● **WHAT TO PRODUCE**: Transcribe the full listing exactly, and drop every picture.

● **DATA SECTION**:
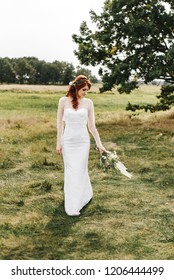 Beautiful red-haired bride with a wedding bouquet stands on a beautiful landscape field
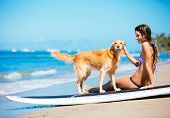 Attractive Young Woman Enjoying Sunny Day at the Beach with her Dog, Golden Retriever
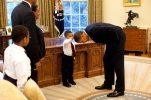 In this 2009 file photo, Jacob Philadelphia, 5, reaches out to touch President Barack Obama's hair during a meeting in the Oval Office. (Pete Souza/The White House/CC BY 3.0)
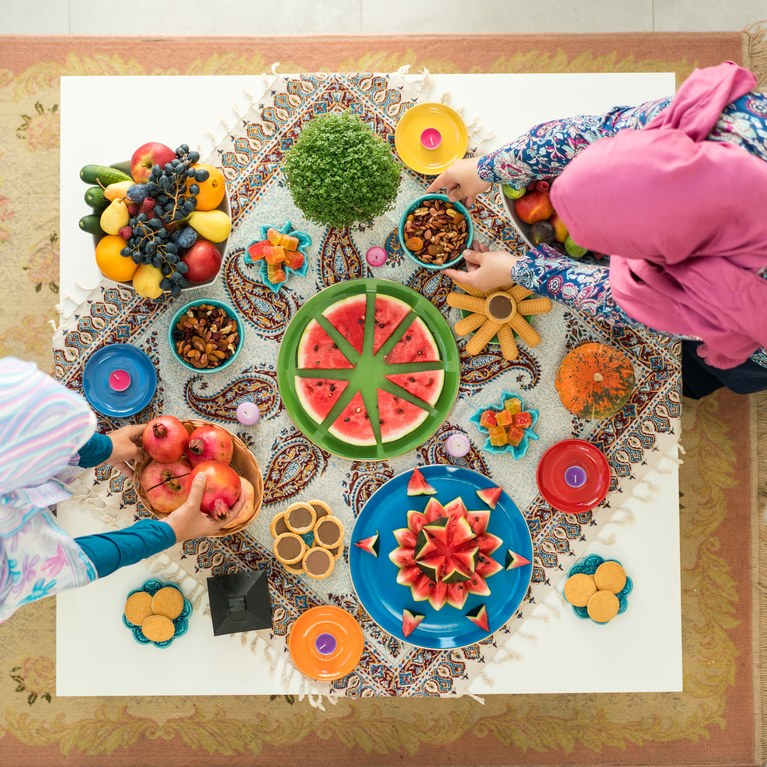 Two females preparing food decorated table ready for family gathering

● **EXPECTED ANSWER**:
 Beautiful red-haired bride with a wedding bouquet stands on a beautiful landscape field
 Attractive Young Woman Enjoying Sunny Day at the Beach with her Dog, Golden Retriever
 In this 2009 file photo, Jacob Philadelphia, 5, reaches out to touch President Barack Obama's hair during a meeting in the Oval Office. (Pete Souza/The White House/CC BY 3.0)
 Two females preparing food decorated table ready for family gathering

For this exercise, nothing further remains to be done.